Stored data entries
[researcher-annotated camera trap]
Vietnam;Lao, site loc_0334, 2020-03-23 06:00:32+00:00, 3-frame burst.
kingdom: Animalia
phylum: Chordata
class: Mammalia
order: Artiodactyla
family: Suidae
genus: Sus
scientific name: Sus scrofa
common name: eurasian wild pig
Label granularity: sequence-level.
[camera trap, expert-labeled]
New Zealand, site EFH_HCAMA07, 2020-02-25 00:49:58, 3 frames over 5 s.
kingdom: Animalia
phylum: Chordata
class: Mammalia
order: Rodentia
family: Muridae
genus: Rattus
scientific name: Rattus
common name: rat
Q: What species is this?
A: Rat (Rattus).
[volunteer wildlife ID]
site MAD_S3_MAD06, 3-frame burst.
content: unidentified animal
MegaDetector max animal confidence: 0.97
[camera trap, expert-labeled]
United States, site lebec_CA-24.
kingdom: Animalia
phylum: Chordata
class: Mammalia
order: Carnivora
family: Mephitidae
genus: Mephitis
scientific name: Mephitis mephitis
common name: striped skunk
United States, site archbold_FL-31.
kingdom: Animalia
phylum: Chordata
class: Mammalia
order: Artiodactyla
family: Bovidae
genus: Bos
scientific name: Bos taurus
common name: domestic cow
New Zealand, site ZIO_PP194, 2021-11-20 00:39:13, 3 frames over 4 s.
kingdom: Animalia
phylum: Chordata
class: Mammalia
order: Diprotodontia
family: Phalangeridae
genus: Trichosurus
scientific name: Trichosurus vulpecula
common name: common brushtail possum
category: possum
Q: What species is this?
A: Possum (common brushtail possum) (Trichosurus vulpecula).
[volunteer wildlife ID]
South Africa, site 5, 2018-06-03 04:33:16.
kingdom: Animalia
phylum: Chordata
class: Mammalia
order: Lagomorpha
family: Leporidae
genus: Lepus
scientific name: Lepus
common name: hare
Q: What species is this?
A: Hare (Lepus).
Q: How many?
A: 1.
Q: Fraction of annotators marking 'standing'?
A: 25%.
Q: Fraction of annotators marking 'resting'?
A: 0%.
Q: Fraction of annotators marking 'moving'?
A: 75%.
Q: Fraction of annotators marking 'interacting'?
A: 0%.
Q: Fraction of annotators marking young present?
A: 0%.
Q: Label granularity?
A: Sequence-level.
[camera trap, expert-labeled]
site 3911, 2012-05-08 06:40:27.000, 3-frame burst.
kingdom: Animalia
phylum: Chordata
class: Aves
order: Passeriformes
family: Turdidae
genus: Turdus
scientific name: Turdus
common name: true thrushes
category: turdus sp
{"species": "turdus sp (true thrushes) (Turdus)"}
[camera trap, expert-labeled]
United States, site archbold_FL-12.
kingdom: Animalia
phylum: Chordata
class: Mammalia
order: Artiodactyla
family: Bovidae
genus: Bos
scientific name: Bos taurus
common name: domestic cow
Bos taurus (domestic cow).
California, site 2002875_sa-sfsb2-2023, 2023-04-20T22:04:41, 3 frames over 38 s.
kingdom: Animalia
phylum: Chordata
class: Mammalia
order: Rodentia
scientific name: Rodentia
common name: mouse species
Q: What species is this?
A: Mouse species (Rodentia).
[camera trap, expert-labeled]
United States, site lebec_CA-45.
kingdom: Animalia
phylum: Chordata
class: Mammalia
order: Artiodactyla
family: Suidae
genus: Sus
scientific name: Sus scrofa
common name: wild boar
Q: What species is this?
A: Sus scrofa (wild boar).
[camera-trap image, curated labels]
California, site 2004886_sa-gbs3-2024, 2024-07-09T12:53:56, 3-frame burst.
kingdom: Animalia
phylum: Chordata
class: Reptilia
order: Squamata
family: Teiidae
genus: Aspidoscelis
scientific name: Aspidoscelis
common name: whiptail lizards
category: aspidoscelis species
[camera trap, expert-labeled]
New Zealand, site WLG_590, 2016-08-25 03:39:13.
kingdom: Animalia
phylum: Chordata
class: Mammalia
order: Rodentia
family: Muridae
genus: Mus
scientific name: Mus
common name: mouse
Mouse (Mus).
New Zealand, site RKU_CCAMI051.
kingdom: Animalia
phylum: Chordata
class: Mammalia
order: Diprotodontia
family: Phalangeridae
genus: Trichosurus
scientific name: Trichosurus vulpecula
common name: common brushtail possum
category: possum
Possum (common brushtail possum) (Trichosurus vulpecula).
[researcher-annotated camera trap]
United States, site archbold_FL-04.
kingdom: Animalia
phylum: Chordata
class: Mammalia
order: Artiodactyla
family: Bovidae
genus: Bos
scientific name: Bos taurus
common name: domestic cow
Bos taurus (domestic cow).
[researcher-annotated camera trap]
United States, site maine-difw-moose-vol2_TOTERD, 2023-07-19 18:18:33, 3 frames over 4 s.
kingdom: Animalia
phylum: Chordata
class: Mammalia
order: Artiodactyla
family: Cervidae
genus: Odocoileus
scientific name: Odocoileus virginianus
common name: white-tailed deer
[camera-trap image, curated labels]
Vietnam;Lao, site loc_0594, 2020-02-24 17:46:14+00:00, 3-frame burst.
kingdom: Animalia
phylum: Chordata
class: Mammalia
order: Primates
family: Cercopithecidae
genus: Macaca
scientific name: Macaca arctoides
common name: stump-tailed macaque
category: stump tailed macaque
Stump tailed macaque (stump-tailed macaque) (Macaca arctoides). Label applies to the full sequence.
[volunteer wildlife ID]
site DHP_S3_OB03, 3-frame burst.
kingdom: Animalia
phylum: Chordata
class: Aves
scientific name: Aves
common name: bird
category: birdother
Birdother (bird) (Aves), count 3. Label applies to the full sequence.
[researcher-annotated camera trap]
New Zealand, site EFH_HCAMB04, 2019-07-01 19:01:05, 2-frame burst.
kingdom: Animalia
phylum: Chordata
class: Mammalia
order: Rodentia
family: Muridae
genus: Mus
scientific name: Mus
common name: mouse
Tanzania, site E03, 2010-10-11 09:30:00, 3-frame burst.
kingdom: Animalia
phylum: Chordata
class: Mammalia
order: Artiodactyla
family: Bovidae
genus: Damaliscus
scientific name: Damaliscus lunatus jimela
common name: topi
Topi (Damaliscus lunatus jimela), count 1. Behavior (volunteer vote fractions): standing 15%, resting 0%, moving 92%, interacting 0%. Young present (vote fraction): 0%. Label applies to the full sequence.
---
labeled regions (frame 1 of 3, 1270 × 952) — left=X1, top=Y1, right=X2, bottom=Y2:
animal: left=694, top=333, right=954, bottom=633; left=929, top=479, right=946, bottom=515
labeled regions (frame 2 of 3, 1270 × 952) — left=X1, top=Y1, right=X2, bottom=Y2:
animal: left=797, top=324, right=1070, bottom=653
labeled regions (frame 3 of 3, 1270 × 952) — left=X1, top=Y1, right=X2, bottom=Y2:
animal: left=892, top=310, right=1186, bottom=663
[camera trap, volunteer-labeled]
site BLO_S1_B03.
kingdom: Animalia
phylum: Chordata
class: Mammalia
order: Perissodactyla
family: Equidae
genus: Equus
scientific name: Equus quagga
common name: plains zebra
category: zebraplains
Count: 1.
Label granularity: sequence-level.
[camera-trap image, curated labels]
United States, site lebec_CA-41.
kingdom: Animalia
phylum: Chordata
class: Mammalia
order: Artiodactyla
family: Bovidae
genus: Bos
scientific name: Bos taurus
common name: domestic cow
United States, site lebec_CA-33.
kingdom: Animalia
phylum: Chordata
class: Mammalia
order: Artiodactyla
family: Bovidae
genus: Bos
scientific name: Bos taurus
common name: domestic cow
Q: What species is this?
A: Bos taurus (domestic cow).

#### [Your task]
Write the entries out again in full, exactly as they appear above.

#### [The completed task]
[researcher-annotated camera trap]
Vietnam;Lao, site loc_0334, 2020-03-23 06:00:32+00:00, 3-frame burst.
kingdom: Animalia
phylum: Chordata
class: Mammalia
order: Artiodactyla
family: Suidae
genus: Sus
scientific name: Sus scrofa
common name: eurasian wild pig
Label granularity: sequence-level.
[camera trap, expert-labeled]
New Zealand, site EFH_HCAMA07, 2020-02-25 00:49:58, 3 frames over 5 s.
kingdom: Animalia
phylum: Chordata
class: Mammalia
order: Rodentia
family: Muridae
genus: Rattus
scientific name: Rattus
common name: rat
Q: What species is this?
A: Rat (Rattus).
[volunteer wildlife ID]
site MAD_S3_MAD06, 3-frame burst.
content: unidentified animal
MegaDetector max animal confidence: 0.97
[camera trap, expert-labeled]
United States, site lebec_CA-24.
kingdom: Animalia
phylum: Chordata
class: Mammalia
order: Carnivora
family: Mephitidae
genus: Mephitis
scientific name: Mephitis mephitis
common name: striped skunk
United States, site archbold_FL-31.
kingdom: Animalia
phylum: Chordata
class: Mammalia
order: Artiodactyla
family: Bovidae
genus: Bos
scientific name: Bos taurus
common name: domestic cow
New Zealand, site ZIO_PP194, 2021-11-20 00:39:13, 3 frames over 4 s.
kingdom: Animalia
phylum: Chordata
class: Mammalia
order: Diprotodontia
family: Phalangeridae
genus: Trichosurus
scientific name: Trichosurus vulpecula
common name: common brushtail possum
category: possum
Q: What species is this?
A: Possum (common brushtail possum) (Trichosurus vulpecula).
[volunteer wildlife ID]
South Africa, site 5, 2018-06-03 04:33:16.
kingdom: Animalia
phylum: Chordata
class: Mammalia
order: Lagomorpha
family: Leporidae
genus: Lepus
scientific name: Lepus
common name: hare
Q: What species is this?
A: Hare (Lepus).
Q: How many?
A: 1.
Q: Fraction of annotators marking 'standing'?
A: 25%.
Q: Fraction of annotators marking 'resting'?
A: 0%.
Q: Fraction of annotators marking 'moving'?
A: 75%.
Q: Fraction of annotators marking 'interacting'?
A: 0%.
Q: Fraction of annotators marking young present?
A: 0%.
Q: Label granularity?
A: Sequence-level.
[camera trap, expert-labeled]
site 3911, 2012-05-08 06:40:27.000, 3-frame burst.
kingdom: Animalia
phylum: Chordata
class: Aves
order: Passeriformes
family: Turdidae
genus: Turdus
scientific name: Turdus
common name: true thrushes
category: turdus sp
{"species": "turdus sp (true thrushes) (Turdus)"}
[camera trap, expert-labeled]
United States, site archbold_FL-12.
kingdom: Animalia
phylum: Chordata
class: Mammalia
order: Artiodactyla
family: Bovidae
genus: Bos
scientific name: Bos taurus
common name: domestic cow
Bos taurus (domestic cow).
California, site 2002875_sa-sfsb2-2023, 2023-04-20T22:04:41, 3 frames over 38 s.
kingdom: Animalia
phylum: Chordata
class: Mammalia
order: Rodentia
scientific name: Rodentia
common name: mouse species
Q: What species is this?
A: Mouse species (Rodentia).
[camera trap, expert-labeled]
United States, site lebec_CA-45.
kingdom: Animalia
phylum: Chordata
class: Mammalia
order: Artiodactyla
family: Suidae
genus: Sus
scientific name: Sus scrofa
common name: wild boar
Q: What species is this?
A: Sus scrofa (wild boar).
[camera-trap image, curated labels]
California, site 2004886_sa-gbs3-2024, 2024-07-09T12:53:56, 3-frame burst.
kingdom: Animalia
phylum: Chordata
class: Reptilia
order: Squamata
family: Teiidae
genus: Aspidoscelis
scientific name: Aspidoscelis
common name: whiptail lizards
category: aspidoscelis species
[camera trap, expert-labeled]
New Zealand, site WLG_590, 2016-08-25 03:39:13.
kingdom: Animalia
phylum: Chordata
class: Mammalia
order: Rodentia
family: Muridae
genus: Mus
scientific name: Mus
common name: mouse
Mouse (Mus).
New Zealand, site RKU_CCAMI051.
kingdom: Animalia
phylum: Chordata
class: Mammalia
order: Diprotodontia
family: Phalangeridae
genus: Trichosurus
scientific name: Trichosurus vulpecula
common name: common brushtail possum
category: possum
Possum (common brushtail possum) (Trichosurus vulpecula).
[researcher-annotated camera trap]
United States, site archbold_FL-04.
kingdom: Animalia
phylum: Chordata
class: Mammalia
order: Artiodactyla
family: Bovidae
genus: Bos
scientific name: Bos taurus
common name: domestic cow
Bos taurus (domestic cow).
[researcher-annotated camera trap]
United States, site maine-difw-moose-vol2_TOTERD, 2023-07-19 18:18:33, 3 frames over 4 s.
kingdom: Animalia
phylum: Chordata
class: Mammalia
order: Artiodactyla
family: Cervidae
genus: Odocoileus
scientific name: Odocoileus virginianus
common name: white-tailed deer
[camera-trap image, curated labels]
Vietnam;Lao, site loc_0594, 2020-02-24 17:46:14+00:00, 3-frame burst.
kingdom: Animalia
phylum: Chordata
class: Mammalia
order: Primates
family: Cercopithecidae
genus: Macaca
scientific name: Macaca arctoides
common name: stump-tailed macaque
category: stump tailed macaque
Stump tailed macaque (stump-tailed macaque) (Macaca arctoides). Label applies to the full sequence.
[volunteer wildlife ID]
site DHP_S3_OB03, 3-frame burst.
kingdom: Animalia
phylum: Chordata
class: Aves
scientific name: Aves
common name: bird
category: birdother
Birdother (bird) (Aves), count 3. Label applies to the full sequence.
[researcher-annotated camera trap]
New Zealand, site EFH_HCAMB04, 2019-07-01 19:01:05, 2-frame burst.
kingdom: Animalia
phylum: Chordata
class: Mammalia
order: Rodentia
family: Muridae
genus: Mus
scientific name: Mus
common name: mouse
Tanzania, site E03, 2010-10-11 09:30:00, 3-frame burst.
kingdom: Animalia
phylum: Chordata
class: Mammalia
order: Artiodactyla
family: Bovidae
genus: Damaliscus
scientific name: Damaliscus lunatus jimela
common name: topi
Topi (Damaliscus lunatus jimela), count 1. Behavior (volunteer vote fractions): standing 15%, resting 0%, moving 92%, interacting 0%. Young present (vote fraction): 0%. Label applies to the full sequence.
---
labeled regions (frame 1 of 3, 1270 × 952) — left=X1, top=Y1, right=X2, bottom=Y2:
animal: left=694, top=333, right=954, bottom=633; left=929, top=479, right=946, bottom=515
labeled regions (frame 2 of 3, 1270 × 952) — left=X1, top=Y1, right=X2, bottom=Y2:
animal: left=797, top=324, right=1070, bottom=653
labeled regions (frame 3 of 3, 1270 × 952) — left=X1, top=Y1, right=X2, bottom=Y2:
animal: left=892, top=310, right=1186, bottom=663
[camera trap, volunteer-labeled]
site BLO_S1_B03.
kingdom: Animalia
phylum: Chordata
class: Mammalia
order: Perissodactyla
family: Equidae
genus: Equus
scientific name: Equus quagga
common name: plains zebra
category: zebraplains
Count: 1.
Label granularity: sequence-level.
[camera-trap image, curated labels]
United States, site lebec_CA-41.
kingdom: Animalia
phylum: Chordata
class: Mammalia
order: Artiodactyla
family: Bovidae
genus: Bos
scientific name: Bos taurus
common name: domestic cow
United States, site lebec_CA-33.
kingdom: Animalia
phylum: Chordata
class: Mammalia
order: Artiodactyla
family: Bovidae
genus: Bos
scientific name: Bos taurus
common name: domestic cow
Q: What species is this?
A: Bos taurus (domestic cow).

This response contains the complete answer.